* [Exercise description] Copy out every record below with complete accuracy.

[Scene question records]
•••••
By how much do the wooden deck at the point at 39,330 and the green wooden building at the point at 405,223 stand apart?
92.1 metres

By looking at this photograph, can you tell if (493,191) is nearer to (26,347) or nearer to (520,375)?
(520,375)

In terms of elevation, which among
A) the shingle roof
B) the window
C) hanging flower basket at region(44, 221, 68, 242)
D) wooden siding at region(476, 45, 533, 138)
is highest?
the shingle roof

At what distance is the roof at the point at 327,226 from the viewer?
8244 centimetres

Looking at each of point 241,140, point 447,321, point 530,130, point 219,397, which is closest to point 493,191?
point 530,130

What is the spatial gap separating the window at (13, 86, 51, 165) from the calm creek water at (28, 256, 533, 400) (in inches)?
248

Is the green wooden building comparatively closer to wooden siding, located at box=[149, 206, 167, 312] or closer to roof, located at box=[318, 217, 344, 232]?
•••••
* [Complete answer]
By how much do the wooden deck at the point at 39,330 and the green wooden building at the point at 405,223 stand apart?
92.1 metres

By looking at this photograph, can you tell if (493,191) is nearer to (26,347) or nearer to (520,375)?
(520,375)

In terms of elevation, which among
A) the shingle roof
B) the window
C) hanging flower basket at region(44, 221, 68, 242)
D) wooden siding at region(476, 45, 533, 138)
is highest?
the shingle roof

At what distance is the roof at the point at 327,226 from the viewer?
8244 centimetres

Looking at each of point 241,140, point 447,321, point 530,130, point 219,397, which is closest to point 493,191?
point 530,130

What is the spatial gap separating the window at (13, 86, 51, 165) from the calm creek water at (28, 256, 533, 400) (in inches)?
248

Is the green wooden building comparatively closer to wooden siding, located at box=[149, 206, 167, 312] or closer to roof, located at box=[318, 217, 344, 232]?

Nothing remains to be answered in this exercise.